→ **Tareas a realizar**
1/ Enumera todos los nombres propios que aparecen en el fragmento sobre los bares y las máquinas de tabaco.
2/ Resume en dos oraciones el fragmento sobre los bares y las máquinas de tabaco.
3/ Retoma el fragmento sobre los bares y las máquinas de tabaco justo después de su última oración.

→ **Fragmento proporcionado**
De modo similar a Gistau, que se propuso dividir Madrid en zonas en función de si sus bares ofrecían magdalenas o muffins, yo, que soy más egoísta, me propongo dividirla a partir de un criterio que me afecta directamente: si sus bares tienen, o no, máquina de tabaco. Y no sólo porque me moleste tener que levantarme a buscar un estanco —o un bar decente— mientras tomo algo en una terraza, sino porque mantener la máquina de tabaco, en este tiempo de despotismo sanitario, es todo un hito.

Si se convirtiera en persona, creo que el bar sin máquina de tabaco votaría a Ciudadanos o a algún partido similar. Al centro centrado, vaya. Al del diálogo y el consenso. Al de todas las opiniones, menos las que me parecen fascistas, son respetables. Por supuesto, sería liberal, uropeo —porque la soberanía nacional sólo provoca guerras— y progresista. Pero del progresismo cool, no del de Pablo Iglesias, que es un comunista que no ha trabajado en su vida.

→ **Entradas enumeradas**
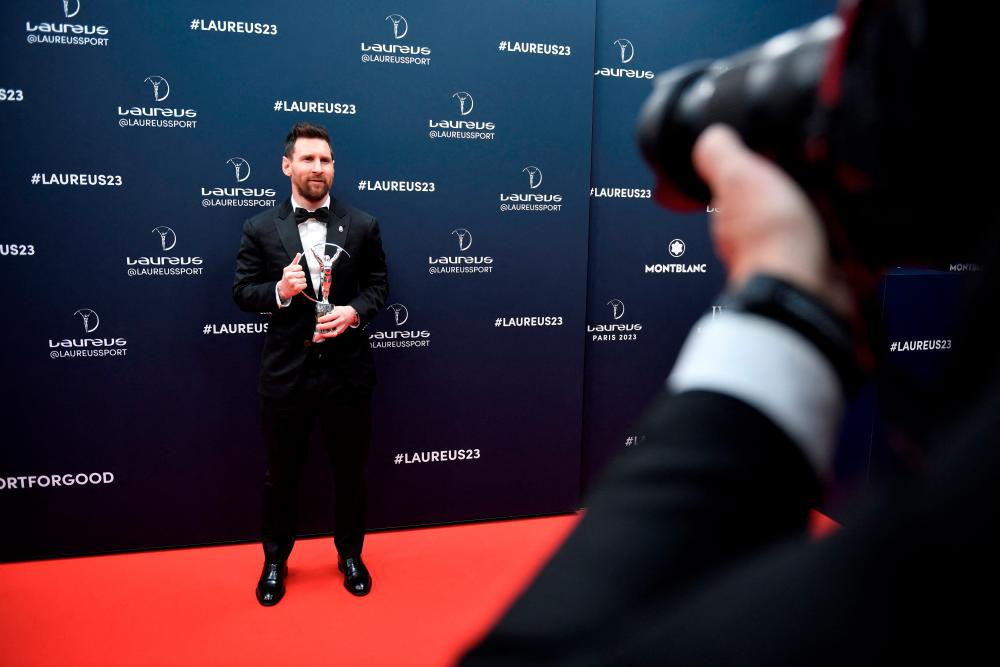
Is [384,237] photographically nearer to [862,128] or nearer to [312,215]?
[312,215]

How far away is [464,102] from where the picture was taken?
286 cm

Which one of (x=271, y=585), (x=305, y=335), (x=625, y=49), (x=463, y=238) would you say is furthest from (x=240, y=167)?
(x=625, y=49)

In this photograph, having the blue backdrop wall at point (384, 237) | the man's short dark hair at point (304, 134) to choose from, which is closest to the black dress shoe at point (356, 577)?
the blue backdrop wall at point (384, 237)

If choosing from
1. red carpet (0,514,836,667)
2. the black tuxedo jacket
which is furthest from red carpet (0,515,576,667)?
the black tuxedo jacket

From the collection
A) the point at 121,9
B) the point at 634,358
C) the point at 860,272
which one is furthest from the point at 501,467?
the point at 860,272

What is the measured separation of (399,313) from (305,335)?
53 centimetres

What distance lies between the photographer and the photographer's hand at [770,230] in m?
0.36

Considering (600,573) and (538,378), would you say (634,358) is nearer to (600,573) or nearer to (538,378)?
(538,378)

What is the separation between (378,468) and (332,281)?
0.91 meters

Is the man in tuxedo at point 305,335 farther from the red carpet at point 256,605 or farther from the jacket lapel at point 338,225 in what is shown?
the red carpet at point 256,605

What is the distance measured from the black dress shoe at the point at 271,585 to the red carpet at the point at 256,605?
32mm

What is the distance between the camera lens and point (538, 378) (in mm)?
3100

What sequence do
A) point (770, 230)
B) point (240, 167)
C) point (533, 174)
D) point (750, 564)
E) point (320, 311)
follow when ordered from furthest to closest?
1. point (533, 174)
2. point (240, 167)
3. point (320, 311)
4. point (770, 230)
5. point (750, 564)

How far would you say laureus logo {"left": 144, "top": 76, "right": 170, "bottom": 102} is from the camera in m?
2.55
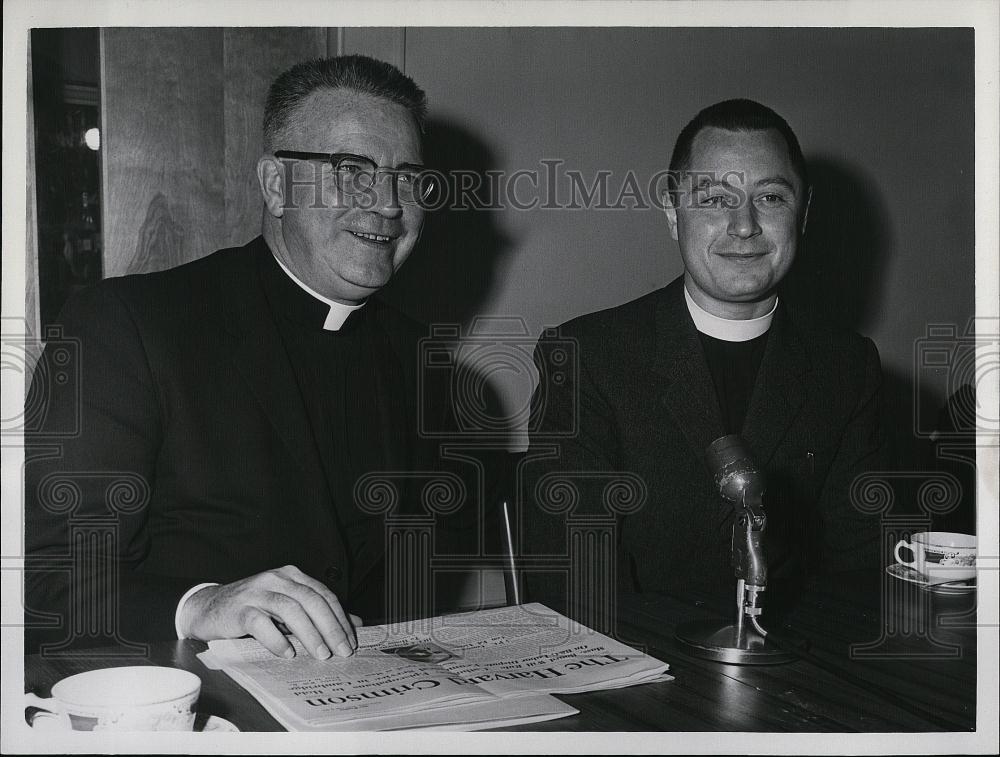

→ **Respuestas**
1/ Gistau, Madrid, Ciudadanos, Pablo Iglesias

2/ Igual que Gistau quiso dividir Madrid según si sus bares ofrecían magdalenas o muffins, el autor propone dividirla según si sus bares tienen máquina de tabaco, porque mantenerla en este tiempo de despotismo sanitario es todo un hito. Imagina que el bar sin máquina de tabaco, convertido en persona, votaría a Ciudadanos o a un partido similar de centro, y sería liberal y progresista, pero del progresismo cool y no del de Pablo Iglesias.

3/
Julito me va a acusar de repetirme en cuanto lo lea, pero todavía no he insistido bastante: hay que proteger las máquinas del mismo modo que hay que proteger el tabaco y al fumador. Porque hoy fumar es signo de sana rebeldía contra una élite médica que pretende decirnos cómo vivir y que ahora, con la pandemia, ha reclamado también legislar; contra una élite política que, al tiempo que trata de recaudar con los abusivos impuestos sobre el tabaco, procura que nadie comience a consumirlo para ahorrar así dinero en operaciones de pulmón; contra una élite social que discrimina a los fumadores. Ningún otro colectivo es perseguido tan descaradamente. Es más, si algún otro lo fuese, los activistas por los derechos humanos saldrían a las calles, indignadísimos, a protestar. Se paralizarían las ciudades y se romperían escaparates en Nike y Louis Vuitton. Abrirían con ello los telediarios y ocuparía todas las portadas en prensa. Los políticos de los parlamentos nacionales e internacionales se rasgarían las vestiduras y prometerían la promulgación de decretos que acabaran con tamaña injusticia. Seguramente, hasta habría una niña, de unos doce años, que surcase el Atlántico para protestar. Pero nada de esto pasa.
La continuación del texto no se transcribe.